In mezzo a tutto ciò, Tel Aviv ha chiesto il permesso all'Egitto di svuotare la propria ambasciata del Cairo e rimpatriarne tutto il contenuto. Le ragioni di questa mossa non sono ancora chiare. E' vero che, dagli incidenti di settembre 2011, quando aveva avuto luogo l'irruzione di alcuni manifestanti nell'edificio, l'ambasciata era rimasta più deserta che abitata, con il nuovo ambasciatore (quello precedente era andato in pensione poco dopo la sua precipitosa fuga dalla capitale egiziana) che restava al Cairo pochi giorni a settimana e tornava in patria ogni week end. Si era anche parlato di un possibile trasloco dell'ambasciata in un luogo meno accessibile. Inoltre, dopo vari attentati alle ambasciate israeliane di altri paesi, i diplomatici avevano recentemente chiesto il rinforzo delle misure di sicurezza, ad esempio la perquisizione, con l'aiuto dei cani, della macchina che attendeva l'ambasciatore all'aeroporto, ogni volta che questi ritornava da Tel Aviv. E ora quest'ultimo "trasloco". Fonti egiziane negano che si tratti di una rottura informale delle relazioni diplomatiche, sostenendo che sia soltanto una misura precauzionale, in vista di possibili subbugli durante il periodo pre-elettorale. Non vorrei, invece, che fosse una misura precauzionale in vista di un attacco all'Iran...
in arrivo un giro di vite sulle manifestazioni (news n. 292)
La situazione, in Egitto, è di nuovo piuttosto movimentata.

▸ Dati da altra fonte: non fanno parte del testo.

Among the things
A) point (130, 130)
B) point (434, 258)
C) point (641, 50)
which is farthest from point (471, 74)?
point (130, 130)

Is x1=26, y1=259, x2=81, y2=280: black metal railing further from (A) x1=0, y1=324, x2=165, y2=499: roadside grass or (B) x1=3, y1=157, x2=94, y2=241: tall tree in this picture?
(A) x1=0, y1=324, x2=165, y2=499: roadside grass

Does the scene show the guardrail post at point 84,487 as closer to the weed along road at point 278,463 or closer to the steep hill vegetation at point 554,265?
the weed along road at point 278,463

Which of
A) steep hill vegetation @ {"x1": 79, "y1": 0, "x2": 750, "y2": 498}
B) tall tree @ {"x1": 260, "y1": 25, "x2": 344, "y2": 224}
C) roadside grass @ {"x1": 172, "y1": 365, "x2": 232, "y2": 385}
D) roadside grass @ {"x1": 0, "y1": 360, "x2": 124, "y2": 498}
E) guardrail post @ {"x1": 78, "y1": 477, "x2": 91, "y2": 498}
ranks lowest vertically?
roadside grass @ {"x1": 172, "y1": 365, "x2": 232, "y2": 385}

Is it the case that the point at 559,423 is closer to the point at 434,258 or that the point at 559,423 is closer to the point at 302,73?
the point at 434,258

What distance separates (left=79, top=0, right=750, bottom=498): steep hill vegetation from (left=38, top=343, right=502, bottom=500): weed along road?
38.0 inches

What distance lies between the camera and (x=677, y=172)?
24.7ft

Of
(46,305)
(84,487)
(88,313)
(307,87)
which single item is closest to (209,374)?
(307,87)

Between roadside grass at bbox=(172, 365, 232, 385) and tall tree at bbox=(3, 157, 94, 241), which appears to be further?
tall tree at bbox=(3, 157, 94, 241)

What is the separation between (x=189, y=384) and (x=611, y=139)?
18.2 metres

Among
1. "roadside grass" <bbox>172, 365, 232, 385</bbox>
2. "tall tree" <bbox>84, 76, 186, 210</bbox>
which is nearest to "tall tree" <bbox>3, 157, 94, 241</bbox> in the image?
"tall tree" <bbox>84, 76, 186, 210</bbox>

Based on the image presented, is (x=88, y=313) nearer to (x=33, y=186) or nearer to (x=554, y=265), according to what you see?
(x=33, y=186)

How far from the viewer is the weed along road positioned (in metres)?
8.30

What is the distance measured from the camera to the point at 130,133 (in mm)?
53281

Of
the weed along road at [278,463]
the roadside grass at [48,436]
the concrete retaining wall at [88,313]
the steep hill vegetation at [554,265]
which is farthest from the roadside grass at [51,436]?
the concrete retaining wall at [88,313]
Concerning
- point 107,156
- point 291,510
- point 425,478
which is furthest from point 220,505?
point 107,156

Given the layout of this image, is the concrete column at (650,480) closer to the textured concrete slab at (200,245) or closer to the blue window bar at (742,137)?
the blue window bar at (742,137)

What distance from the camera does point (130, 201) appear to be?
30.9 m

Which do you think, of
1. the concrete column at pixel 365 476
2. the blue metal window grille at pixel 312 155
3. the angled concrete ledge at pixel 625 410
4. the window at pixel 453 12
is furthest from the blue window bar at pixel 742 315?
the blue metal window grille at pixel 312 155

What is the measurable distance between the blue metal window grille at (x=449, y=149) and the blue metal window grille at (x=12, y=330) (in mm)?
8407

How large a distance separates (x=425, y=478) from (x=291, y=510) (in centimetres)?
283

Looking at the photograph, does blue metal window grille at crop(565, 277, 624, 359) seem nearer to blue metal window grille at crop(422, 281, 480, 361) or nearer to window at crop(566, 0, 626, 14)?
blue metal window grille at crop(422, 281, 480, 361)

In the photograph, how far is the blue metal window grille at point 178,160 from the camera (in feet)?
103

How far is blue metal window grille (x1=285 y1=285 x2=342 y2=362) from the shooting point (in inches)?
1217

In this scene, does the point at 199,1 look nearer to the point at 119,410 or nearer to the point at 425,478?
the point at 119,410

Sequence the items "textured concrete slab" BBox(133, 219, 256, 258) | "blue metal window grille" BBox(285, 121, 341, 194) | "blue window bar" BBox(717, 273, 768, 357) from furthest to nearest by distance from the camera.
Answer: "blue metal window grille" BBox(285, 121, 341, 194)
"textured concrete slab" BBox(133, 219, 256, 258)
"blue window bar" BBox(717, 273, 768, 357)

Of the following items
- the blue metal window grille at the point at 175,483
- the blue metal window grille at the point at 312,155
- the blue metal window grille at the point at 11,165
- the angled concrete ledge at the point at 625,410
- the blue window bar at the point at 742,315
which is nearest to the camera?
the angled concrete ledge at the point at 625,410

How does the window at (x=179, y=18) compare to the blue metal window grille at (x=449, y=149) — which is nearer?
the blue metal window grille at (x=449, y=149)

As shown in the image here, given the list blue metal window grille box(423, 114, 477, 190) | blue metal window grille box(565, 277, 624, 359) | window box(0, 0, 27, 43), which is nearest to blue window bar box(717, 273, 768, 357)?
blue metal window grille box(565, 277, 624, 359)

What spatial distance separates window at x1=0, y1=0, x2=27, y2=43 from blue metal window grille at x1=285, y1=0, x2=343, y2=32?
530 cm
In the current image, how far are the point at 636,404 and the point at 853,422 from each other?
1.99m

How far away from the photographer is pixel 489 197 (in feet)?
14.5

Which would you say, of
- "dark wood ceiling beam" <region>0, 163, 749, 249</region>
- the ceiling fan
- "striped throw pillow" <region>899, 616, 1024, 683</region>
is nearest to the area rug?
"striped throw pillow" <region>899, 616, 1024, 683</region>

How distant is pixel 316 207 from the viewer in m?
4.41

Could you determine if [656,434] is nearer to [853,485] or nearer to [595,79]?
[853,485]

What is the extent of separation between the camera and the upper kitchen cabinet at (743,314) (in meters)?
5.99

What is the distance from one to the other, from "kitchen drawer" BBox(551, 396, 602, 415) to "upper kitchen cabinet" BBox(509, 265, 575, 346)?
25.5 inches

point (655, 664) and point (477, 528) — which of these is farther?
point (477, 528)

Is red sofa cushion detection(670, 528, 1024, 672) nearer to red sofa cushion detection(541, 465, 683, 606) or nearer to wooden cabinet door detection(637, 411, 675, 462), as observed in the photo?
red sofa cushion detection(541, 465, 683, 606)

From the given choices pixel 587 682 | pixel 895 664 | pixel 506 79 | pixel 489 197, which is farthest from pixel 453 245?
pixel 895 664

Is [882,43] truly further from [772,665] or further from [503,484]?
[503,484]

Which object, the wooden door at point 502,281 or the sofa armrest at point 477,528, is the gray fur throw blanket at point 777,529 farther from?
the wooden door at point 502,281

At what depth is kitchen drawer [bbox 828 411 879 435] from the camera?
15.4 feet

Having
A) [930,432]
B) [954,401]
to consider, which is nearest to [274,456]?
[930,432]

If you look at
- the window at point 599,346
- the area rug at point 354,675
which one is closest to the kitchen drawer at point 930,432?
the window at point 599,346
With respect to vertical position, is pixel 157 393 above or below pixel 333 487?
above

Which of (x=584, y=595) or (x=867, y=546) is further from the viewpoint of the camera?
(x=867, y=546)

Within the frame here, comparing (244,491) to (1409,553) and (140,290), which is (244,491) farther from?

Molte cose bollono in pentola, a cominciare dalla magistratura, attraversata da una grave crisi interna che è scoppiata dopo lo scandalo delle ONG. Ma non solo per questo: anche la magistratura, come il resto degli organismi dello Stato, deve essere profondamente riformata e ripulita dal vecchio regime, dunque non c'è da stupirsi se anch'essa è travolta da conflitti. Ieri si sono tenute le elezioni del Club dei Giudici (una sorta di sindacato), che hanno portato alla rielezione del contestato presidente Ahmed al-Zend. Tuttavia, le elezioni si sono svolte in un clima tutt'altro che rilassato. La corrente Istiqlal, che lotta per l'indipendenza della magistratura, ha infatti ritirato i suoi trenta candidati, sostenendo che le elezioni non rispettavano i criteri legali richiesti. Inoltre, continua la polemica sul presidente della Corte d'Appello, Abdel Moezz Ibrahim, il quale ha dapprima dato le dimissioni, durante una seduta straordinaria della'assemblea generale dei giudici, e poi le ha ritirate senza dare giustificazioni, dopodiché è partito per il Messico in missione di lavoro. Ibrahim è accusato di molte infrazioni, come le pressioni sui giudici del processo sulle ONG e l'aver fatto sparire il dossier di indagini sulla Battaglia del Cammello. Molti giudici, giustamente, insistono nel chiedere le sue dimissioni.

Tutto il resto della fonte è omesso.